HISTOIRE FRANCISCAINE D'ICI

Chère Denise… je te laisse sur cette page une toute petite trace de ma présence, comme une interprétation fugace de ce que je fus pour toi. Ici, tu ne peux me voir, me prendre dans tes bras, mais je suis là. Imagine-moi comme la brise caressante. Au-delà des montagnes, de ma vie de femme, je vis ce qui m’est possible de vivre, mais sur un autre plan.
L’amour ne se préoccupe pas des distances et des frontières. Son action et son étendue vont au-delà des apparences.

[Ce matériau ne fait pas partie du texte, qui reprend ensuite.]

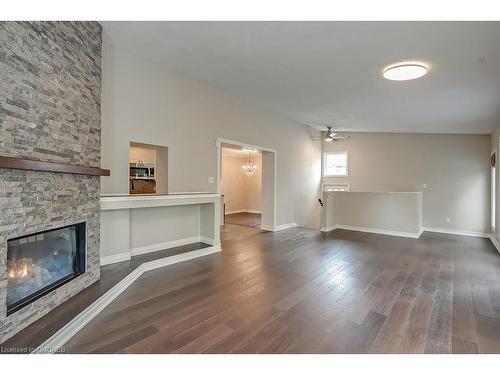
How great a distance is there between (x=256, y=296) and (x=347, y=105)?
4.11 m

Ici, tout baigne dans la lumière. Comme chez toi aux Trois-Rivières, les plaines enneigées s’élancent sur des horizons infinis. Tout n’est que calme, bruissement à l’oreille, sérénité… paix pour mon âme. D’où je suis, même si j’ignore où je suis, je te perçois. Hier encore, assise sur ta chaise de bois près de la fenêtre dans ton petit boudoir, je te regardais pleurer. Je comprends ta tristesse, mais sache que ta mère vit toujours! Et je ne suis pas seule, ton père André aussi est là. Il dit que je suis morte sans l’être vraiment. Je ne suis pas certaine de comprendre. Il est vrai que j’étais malade, mon corps était chancelant, mais à présent, je vais bien. Je respire avec aisance. J’ai même le goût de rire. J’ai toujours aimé rire, comme toi d’ailleurs. Ce qui a changé, c’est mon corps. Je le sens différent, enveloppé de mystère, comme un autre moi-même. Tu sais, Félix Leclerc disait que « la mort, c’est plein de vie là-dedans! » Il a raison. Je me sens vivre de telle sorte que j’ai peine à me reconnaître et à l’expliquer. C’est comme si je n’avais plus d’entraves aux chevilles. En fait, je ne sais pas ce qui m’arrive, mais j’ai le sentiment que l’on m’appelle ailleurs. Ton père n’arrête pas de me répéter que je finirai par comprendre. Il affirme qu’un très beau voyage nous attend. Et pour cela, il faut se préparer le cœur, l’habiller d’amour, laisser derrière soi la souffrance, l’inquiétude, la peur. Il faut accepter, pardonner. J’ai hâte de partir ma Nounou, mais je crains de vous quitter, toi, ton frère, toutes ces personnes que j’aime.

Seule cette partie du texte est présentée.